EXCERPT:
======

First Quarter 2005 Compared To First Quarter 2004

 


Net Income

Net income in the first quarter of 2005 was $8.2 million, or $.10 per diluted share, compared with first quarter 2004 net income of $17.8 million, or $.22 per share (all “per share” amounts included herein are based on reported net income and use diluted weighted-average shares outstanding).  Earnings per share in 2005 included a $.02 charge related to the accretion of discount on a contract guarantee.  The first quarter of 2004 also included certain items affecting comparisons but taken together had no effect on earnings per share.  These items are detailed further beginning on page 22.


Revenues

First quarter revenues increased $10.5 million, or 2.6%, to $412.1 million, reflecting the impact of recent acquisitions, which was partially offset by revenue declines at print publishing.  On a “same property” basis, meaning excluding properties acquired in the past 12 months, total revenue decreased 3.4%.  Advertising revenue declined 4% primarily the result of lower advertising volume at print publishing tempered by incremental advertising revenue from acquisitions.  Information services revenues grew close to 30% largely reflecting incremental revenue from acquisitions and organic growth at WSJ.com and Dow Jones Indexes/Ventures.  Circulation and other revenue decreased 3.3% resulting from a decline in circulation revenue at print publishing in part reflecting lower revenues from the Far Eastern Economic Review (FEER) due to its repositioning as a monthly publication.

======

RECORD EXCERPTS:

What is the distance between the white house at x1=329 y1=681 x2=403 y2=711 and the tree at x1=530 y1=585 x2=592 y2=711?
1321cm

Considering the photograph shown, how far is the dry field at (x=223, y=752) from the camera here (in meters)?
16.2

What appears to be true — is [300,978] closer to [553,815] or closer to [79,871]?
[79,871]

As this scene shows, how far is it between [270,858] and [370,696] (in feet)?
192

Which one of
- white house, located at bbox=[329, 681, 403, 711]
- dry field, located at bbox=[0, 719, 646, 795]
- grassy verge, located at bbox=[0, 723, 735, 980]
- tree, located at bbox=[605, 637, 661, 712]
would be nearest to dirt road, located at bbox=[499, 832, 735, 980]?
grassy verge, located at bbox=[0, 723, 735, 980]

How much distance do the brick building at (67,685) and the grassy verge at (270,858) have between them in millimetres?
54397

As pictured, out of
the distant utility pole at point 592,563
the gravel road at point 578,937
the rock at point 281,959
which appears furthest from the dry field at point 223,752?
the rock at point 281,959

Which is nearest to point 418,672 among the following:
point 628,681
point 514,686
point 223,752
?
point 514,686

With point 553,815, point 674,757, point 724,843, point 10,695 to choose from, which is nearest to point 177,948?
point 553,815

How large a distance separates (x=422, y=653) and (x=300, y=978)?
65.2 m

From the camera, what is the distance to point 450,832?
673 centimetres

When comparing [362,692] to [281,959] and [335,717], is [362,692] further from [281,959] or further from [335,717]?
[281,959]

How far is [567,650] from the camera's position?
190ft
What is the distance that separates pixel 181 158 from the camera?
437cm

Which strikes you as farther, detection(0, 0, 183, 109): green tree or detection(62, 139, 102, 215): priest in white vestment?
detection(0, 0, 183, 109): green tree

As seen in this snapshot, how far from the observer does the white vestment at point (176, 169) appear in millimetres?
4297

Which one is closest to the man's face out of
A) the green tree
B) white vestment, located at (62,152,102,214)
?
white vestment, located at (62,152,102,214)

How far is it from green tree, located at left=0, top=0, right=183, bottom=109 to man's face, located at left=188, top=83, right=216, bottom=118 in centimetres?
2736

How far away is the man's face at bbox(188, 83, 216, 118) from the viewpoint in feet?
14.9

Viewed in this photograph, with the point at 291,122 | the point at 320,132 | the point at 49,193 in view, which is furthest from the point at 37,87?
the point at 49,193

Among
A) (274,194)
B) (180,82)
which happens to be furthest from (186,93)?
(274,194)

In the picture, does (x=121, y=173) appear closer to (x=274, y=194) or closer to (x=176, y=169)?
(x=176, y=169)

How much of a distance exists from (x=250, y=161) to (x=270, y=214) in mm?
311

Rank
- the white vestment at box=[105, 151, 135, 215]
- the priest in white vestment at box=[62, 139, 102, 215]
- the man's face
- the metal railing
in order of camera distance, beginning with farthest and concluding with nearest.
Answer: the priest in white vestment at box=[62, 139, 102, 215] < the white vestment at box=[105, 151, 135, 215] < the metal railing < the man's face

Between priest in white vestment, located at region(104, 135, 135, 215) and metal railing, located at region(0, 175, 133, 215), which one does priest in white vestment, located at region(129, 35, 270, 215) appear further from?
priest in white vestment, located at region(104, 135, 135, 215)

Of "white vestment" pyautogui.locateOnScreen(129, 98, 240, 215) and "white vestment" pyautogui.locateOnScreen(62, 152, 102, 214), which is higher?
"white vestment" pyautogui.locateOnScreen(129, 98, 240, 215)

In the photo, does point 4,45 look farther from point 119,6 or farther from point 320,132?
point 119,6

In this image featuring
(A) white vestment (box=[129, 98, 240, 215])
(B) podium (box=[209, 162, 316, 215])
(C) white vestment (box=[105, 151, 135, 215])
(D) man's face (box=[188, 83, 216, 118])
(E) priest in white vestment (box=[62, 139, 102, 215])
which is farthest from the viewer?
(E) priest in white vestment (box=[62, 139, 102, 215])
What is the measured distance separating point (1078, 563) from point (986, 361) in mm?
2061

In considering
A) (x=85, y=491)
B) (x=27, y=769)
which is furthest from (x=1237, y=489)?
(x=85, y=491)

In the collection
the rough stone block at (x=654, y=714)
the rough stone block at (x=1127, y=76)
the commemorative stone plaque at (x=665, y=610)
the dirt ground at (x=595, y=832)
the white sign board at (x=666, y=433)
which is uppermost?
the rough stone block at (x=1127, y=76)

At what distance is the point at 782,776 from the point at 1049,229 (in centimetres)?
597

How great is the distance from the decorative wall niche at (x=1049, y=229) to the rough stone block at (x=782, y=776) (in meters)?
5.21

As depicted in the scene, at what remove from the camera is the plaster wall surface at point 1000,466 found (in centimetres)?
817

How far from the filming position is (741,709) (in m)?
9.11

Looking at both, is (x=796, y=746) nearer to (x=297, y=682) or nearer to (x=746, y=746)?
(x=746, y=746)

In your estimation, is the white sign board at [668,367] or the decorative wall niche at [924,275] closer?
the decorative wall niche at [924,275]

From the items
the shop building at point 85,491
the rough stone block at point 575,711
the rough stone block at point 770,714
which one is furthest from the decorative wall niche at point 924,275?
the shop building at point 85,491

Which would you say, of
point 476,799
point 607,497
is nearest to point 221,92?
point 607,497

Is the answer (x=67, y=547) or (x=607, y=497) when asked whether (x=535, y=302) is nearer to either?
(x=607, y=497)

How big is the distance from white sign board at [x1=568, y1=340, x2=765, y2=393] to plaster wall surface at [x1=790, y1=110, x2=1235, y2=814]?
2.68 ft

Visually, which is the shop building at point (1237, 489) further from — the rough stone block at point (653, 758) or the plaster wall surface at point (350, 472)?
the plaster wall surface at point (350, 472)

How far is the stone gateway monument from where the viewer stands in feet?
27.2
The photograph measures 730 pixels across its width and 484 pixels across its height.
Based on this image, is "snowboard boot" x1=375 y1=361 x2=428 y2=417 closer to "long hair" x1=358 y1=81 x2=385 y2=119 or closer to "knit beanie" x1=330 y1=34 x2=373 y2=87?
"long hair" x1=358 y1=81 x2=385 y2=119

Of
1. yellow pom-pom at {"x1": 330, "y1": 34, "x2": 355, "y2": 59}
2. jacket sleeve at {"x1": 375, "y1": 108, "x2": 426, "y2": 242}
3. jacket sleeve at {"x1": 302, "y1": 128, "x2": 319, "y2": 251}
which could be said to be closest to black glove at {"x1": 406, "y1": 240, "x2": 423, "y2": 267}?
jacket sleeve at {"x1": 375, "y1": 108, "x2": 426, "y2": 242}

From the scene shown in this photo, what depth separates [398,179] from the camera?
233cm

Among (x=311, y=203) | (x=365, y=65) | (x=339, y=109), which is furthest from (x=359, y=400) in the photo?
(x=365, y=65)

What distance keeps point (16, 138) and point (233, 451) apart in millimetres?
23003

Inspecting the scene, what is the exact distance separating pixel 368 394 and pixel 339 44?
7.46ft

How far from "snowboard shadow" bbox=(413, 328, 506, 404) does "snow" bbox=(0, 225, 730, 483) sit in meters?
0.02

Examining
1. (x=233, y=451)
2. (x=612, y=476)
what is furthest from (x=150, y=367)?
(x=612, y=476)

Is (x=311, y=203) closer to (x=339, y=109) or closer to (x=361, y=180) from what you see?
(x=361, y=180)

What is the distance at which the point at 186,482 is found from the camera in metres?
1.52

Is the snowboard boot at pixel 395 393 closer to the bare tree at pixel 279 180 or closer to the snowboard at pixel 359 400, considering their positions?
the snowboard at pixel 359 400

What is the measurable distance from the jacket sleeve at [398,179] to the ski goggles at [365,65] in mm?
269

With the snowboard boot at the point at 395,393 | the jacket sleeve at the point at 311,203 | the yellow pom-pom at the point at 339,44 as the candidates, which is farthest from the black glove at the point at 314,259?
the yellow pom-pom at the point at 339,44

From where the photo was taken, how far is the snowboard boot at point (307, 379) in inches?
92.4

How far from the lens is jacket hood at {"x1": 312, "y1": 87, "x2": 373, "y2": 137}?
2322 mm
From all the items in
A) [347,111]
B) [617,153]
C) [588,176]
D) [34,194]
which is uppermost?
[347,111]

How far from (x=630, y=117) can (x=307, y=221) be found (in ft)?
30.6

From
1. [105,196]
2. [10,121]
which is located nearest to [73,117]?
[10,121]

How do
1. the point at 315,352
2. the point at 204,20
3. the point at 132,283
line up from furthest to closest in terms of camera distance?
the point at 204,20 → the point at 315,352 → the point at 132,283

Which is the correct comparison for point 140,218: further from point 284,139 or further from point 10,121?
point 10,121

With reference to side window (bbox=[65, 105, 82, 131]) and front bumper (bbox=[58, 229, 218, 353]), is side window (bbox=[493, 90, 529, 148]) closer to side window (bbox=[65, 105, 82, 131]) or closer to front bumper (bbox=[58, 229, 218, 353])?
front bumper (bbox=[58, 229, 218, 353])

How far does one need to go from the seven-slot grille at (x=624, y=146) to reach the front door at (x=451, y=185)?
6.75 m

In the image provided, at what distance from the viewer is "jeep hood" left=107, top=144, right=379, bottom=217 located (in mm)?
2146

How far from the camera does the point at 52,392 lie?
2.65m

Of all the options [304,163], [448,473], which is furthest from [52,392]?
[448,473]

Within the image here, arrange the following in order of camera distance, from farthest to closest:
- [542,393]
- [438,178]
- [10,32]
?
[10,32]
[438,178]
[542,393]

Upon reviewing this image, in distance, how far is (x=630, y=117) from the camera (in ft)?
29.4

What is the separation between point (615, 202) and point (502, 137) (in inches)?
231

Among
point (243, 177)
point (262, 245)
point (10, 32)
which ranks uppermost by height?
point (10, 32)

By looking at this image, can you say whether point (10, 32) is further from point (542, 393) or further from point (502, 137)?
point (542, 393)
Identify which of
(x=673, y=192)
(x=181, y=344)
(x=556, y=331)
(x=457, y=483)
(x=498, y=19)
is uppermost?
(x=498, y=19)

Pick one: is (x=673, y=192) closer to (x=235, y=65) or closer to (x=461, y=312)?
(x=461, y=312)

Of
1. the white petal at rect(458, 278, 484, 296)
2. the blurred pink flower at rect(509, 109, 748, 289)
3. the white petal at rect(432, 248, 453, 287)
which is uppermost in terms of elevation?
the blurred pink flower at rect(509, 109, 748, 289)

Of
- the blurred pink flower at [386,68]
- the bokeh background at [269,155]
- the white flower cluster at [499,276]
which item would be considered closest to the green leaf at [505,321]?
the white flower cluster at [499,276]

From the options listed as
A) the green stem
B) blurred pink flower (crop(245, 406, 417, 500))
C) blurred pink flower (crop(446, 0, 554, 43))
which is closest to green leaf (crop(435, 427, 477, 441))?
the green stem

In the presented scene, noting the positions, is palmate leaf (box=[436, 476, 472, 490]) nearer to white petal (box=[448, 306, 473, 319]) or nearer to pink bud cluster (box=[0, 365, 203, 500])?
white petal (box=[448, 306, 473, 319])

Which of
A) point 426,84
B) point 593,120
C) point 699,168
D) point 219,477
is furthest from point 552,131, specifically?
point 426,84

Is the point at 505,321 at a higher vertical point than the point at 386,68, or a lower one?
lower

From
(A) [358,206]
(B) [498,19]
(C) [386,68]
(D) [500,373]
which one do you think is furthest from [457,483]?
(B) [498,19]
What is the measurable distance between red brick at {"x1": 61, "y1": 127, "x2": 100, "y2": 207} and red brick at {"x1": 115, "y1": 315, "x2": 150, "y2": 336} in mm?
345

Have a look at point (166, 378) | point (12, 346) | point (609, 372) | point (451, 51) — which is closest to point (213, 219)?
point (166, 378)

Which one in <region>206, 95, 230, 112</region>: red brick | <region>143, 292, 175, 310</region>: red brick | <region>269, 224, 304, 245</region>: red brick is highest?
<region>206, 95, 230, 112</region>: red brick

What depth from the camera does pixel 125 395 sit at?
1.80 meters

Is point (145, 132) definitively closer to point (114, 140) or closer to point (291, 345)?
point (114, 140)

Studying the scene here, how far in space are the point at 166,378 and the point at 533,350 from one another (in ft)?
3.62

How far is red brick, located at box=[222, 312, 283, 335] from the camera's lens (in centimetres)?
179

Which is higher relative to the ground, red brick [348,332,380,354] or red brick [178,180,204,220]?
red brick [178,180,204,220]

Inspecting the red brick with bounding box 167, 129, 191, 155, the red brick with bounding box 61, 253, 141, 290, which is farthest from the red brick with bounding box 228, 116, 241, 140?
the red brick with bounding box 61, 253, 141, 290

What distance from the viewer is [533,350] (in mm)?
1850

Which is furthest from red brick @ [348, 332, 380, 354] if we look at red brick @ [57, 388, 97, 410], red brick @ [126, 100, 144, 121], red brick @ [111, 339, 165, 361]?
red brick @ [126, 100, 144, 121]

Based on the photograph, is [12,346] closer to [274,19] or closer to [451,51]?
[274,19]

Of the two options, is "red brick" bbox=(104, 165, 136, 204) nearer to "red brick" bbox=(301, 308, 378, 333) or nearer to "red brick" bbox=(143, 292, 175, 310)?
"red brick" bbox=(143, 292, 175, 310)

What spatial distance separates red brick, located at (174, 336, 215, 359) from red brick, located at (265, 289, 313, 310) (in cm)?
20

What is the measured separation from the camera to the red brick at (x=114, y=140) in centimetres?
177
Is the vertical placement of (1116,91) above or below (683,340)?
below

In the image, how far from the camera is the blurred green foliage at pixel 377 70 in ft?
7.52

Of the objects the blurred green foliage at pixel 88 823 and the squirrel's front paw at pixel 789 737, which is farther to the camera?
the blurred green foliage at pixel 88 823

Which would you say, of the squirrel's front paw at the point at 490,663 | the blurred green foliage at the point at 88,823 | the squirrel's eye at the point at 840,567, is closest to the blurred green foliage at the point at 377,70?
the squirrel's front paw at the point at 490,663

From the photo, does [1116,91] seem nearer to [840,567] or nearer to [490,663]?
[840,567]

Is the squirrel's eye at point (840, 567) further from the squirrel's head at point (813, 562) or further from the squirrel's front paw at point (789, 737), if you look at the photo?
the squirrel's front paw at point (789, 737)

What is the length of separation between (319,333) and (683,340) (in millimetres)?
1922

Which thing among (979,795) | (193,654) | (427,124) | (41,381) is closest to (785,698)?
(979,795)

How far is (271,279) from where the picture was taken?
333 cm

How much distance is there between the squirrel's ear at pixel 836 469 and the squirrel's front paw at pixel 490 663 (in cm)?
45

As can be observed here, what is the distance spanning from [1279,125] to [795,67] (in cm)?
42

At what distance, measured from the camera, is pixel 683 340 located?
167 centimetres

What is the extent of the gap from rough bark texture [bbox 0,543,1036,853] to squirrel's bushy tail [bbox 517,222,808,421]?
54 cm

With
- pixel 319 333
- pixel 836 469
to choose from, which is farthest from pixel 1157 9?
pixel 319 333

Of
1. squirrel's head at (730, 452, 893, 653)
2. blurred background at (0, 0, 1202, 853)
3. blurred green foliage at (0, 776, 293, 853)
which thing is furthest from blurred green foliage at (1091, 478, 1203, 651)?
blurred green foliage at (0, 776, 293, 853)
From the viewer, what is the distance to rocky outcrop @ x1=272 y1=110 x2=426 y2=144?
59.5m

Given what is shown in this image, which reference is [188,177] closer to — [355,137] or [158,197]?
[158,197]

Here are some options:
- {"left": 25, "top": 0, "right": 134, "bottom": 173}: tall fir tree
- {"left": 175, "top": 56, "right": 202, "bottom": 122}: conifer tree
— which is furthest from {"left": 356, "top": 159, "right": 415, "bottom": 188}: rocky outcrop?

======

TASKS TO CARRY OUT:
[1] In the earnings report, condense the paragraph beginning "First quarter revenues increased" into a short bulleted list that keeps its main figures.
[2] Pull out the stretch of the earnings report from "First Quarter 2005" through "on page 22.", word for word.

ANSWERS BY TASK:
[1]
- Total revenue rose $10.5 million (2.6%) to $412.1 million. Recent acquisitions drove the rise, partly offset by lower print publishing revenue.
- On a same-property basis, which excludes properties acquired in the past 12 months, total revenue fell 3.4%.
- Advertising revenue fell 4%, mainly from lower print publishing volume, softened by added revenue from acquisitions.
- Information services revenue grew close to 30%, mostly from acquisitions and organic growth at WSJ.com and Dow Jones Indexes/Ventures.
- Circulation and other revenue fell 3.3% on lower print circulation revenue. This partly reflects lower revenue from the Far Eastern Economic Review after it was repositioned as a monthly.

[2]
First Quarter 2005 Compared To First Quarter 2004

 


Net Income

Net income in the first quarter of 2005 was $8.2 million, or $.10 per diluted share, compared with first quarter 2004 net income of $17.8 million, or $.22 per share (all “per share” amounts included herein are based on reported net income and use diluted weighted-average shares outstanding).  Earnings per share in 2005 included a $.02 charge related to the accretion of discount on a contract guarantee.  The first quarter of 2004 also included certain items affecting comparisons but taken together had no effect on earnings per share.  These items are detailed further beginning on page 22.